At the 1983 British General Election, Labour were almost wiped from the electoral map by a Conservative Party high on the fumes of their peculiar war with Argentina in the South Atlantic. Afterwards, their election manifesto was famously described by the Shadow Home Secretary Gerald Kaufman as “the longest suicide note in history”. For some reason, this little historical titbit sprang to mind when it became public earlier this week that Michael Owen’s management company has sent out a brochure to Premier League clubs after he failed to land himself a new contract in the first few weeks of the summer break. By all accounts (and we’re having to go on tantalising scraps at the moment, as the brochure has not as yet been leaked onto the internet in full) it’s a thirty-four page glossy extravaganza, and the very fact that it exists at all is a such a fantastic teaser that is almost unbearable. How much, dear reader, would you love to read “Michael Owen – The Catalogue”?

Primarily, there is the small matter of how exactly you sell a striker earning £105,000 per week who has scored just twenty-six goals in four years. Perhaps he’s willing to take a pay cut to £70,000 per week or £80,000 per week. After all, this may be the tipping point for clubs deciding whether he’s likely to offer value for money or not. Of course, it will probably make a great play of the fact that he scored forty goals in eighty-nine matches for England, but it may choose to omit the fact that he was omitted from the team for their friendly match again Germany last year when both Wayne Rooney and Emile Heskey were out injured. Perhaps there’s a four page centre-piece called “That Goal Against Argentina”, which features a number of C-List celebrities describing how they felt as young Michael slalomed through the stricken Albiceleste defence to score the goal of his life.

Regardless of any other considerations, however, thirty-four pages sounds like a lot. It’s probably safe to assume that there will be plenty of photograph but there must be other features contained therein. It would nice to see an article about his knee, possibly with an attached x-ray confirming conclusively that it is not held together with bits of sellotape and blu-tack. Hopefully there’s a classified advert section in which his fellow Newcastle stars (who, let’s not forget, are all looking for Premier League contracts on the back of their performances last season) get the chance to tout themselves. How would Joey Barton persuade a Premier League manager on a tight budget that he was worth £60,000 per week and that this time he was definitely going to go straight? One imagines that any contract negotiations for him this summer would most likely resemble scene in “The Shawshank Redemption” in which Morgan Freedman’s character is interviewed for parole. Perhaps he has written a wordsearch for it.

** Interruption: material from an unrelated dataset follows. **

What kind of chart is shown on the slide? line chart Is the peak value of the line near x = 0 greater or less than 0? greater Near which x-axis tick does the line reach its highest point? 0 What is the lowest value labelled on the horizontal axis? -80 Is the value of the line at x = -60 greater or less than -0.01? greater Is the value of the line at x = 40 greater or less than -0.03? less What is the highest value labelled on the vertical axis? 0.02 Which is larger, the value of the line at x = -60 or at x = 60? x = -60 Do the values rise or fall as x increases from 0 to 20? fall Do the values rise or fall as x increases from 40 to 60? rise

Of course, the fact that it has come to this for Michael Owen is largely due to the downward spiral that his career. Michael Owen was dependent on two aspects to his game – pace and what is known colloquially as “the poacher’s instinct”. The pace has largely gone. Age alone would have seen to that, never mind the injury list. As for “the poacher’s instinct”, well, it’s debatable whether this alone would ever have guaranteed twenty goals per season, but it’s less certain than ever than it would now. Strikers now need to be more complete players than they used to be. The days of the likes of Gary Lineker toe-poking thirty goals per season from four yards out may be gone forever. Nowadays, players such as Cristiano Ronaldo and Frank Lampard score twenty goals per season from midfield. The Premier League, one suspects, has moved on from Michael Owen.

The way out for Michael Owen is to abandon all hope of one final massive pay day and drop down a division or two. He has probably earned enough money to retire upon (presuming it hasn’t all gone on the gee gees) and now, at the age of twenty-nine, a season in, say, League One, scoring a few goals might even see him get a better contract. Most importantly of all for Michael, it might be fun. He’d have the chance to hve a final flourish before the difficult becomes that impossible, and it might even wipe that hangdog look (which seems to have become his trademark over the last couple of years or so) off his face.